Dans la période Art Déco, les peintres complètement ‘kitsch’ commencent de nouveau à être regardés ; Jean Dupas, par exemple. Une de ses toiles de neuf mètres était montrée à l’exposition 1925, Quand l’art déco séduit le monde à la Cité. Et j’ai retrouvé Jean-Paul Gaultier devant, à l’arrêt. Je lui ai dit ‘Monsieur Gaultier, vous aimez cette toile ?’ Il me répondit ‘J’adore’. Elle correspondait complètement à son univers ; c’est une toile des années 20 qui redevenait totalement contemporaine parce que Jean-Paul Gaultier avait posé ses yeux dessus. Chaque période a amené un chef-d’œuvre et un artiste fabuleux. 

Jean Dupas – La Vigne et le Vin – 1925

En tant que Conservateur en chef, quel rôle jouez-vous ?

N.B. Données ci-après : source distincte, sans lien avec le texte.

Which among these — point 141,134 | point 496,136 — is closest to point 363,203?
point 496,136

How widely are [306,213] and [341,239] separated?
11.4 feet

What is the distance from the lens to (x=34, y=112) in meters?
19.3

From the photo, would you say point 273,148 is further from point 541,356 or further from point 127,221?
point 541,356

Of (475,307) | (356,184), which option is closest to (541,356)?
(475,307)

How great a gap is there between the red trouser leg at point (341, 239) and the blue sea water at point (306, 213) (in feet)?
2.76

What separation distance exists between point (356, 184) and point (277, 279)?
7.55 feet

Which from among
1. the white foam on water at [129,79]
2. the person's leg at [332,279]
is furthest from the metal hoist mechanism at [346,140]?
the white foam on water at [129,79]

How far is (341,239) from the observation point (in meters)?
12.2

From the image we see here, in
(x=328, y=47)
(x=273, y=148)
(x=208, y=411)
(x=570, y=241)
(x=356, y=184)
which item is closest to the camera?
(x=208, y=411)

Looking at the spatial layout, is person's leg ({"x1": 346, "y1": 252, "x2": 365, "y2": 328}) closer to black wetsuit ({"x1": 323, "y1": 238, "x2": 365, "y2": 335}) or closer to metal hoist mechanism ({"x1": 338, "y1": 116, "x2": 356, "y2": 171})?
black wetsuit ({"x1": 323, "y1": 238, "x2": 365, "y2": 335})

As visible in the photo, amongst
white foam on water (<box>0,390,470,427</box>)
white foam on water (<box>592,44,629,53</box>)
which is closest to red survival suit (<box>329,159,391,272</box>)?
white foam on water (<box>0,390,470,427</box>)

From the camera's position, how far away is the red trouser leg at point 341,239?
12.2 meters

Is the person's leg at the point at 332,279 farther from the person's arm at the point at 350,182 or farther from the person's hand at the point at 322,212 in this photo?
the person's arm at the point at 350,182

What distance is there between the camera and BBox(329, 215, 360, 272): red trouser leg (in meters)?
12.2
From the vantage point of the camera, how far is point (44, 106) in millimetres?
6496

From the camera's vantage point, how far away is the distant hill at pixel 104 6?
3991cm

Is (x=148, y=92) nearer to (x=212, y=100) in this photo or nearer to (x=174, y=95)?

Parfois ma famille me dit ‘qu’est ce que tu fais ?’ ou ‘tu t’amuses’, ‘mais à quoi ça sert de montrer les tableaux de notre ancêtre ou de les prêter à l’étranger’. Alors je lui réponds ‘on a eu un peintre dans la famille, il faut le montrer, il ne faut pas le garder pour nous’. J’ai toujours été comme ça… j’aime partager.

Malheureusement, la profession de conservateur est parfois décriée parce que beaucoup de mes confrères continuent de faire leurs études, c’est-à-dire qu’ils travaillent sur un peintre et ‘s’assoient’ quasiment dessus. On a alors pas le droit de traiter de Giraudet, parce qu’un tel l’a étudié.

La conservation d’un musée doit collecter, étudier, mettre en valeur, transmettre et diffuser ; ce sont les quatre piliers. On collecte, car un musée est d’abord une collection, on ensuite étudie les œuvres, puis il faut les rendre intelligibles et les restituer, c’est très important. Je suis triste quand un musée est vide, il faut aller chercher les gens dans la rue en leur disant ‘C’est pour vous !’.

Même si le musée est devenu un lieu incontournable, une activité première pour des français, il y a encore beaucoup de gens à aller chercher et à essayer de convaincre que c’est important. Le chemin est encore long…

Pour vous, qu’est ce qu’un chef-d’œuvre ?

Dans un chef-d’œuvre, il y a à la fois la reconnaissance de tous et le coup de cœur. Le chef-d’œuvre existe et je pense qu’il se confirme à travers le temps, internationalement. Dans ce cas, ce n’est pas une histoire de goût mais de transcendance.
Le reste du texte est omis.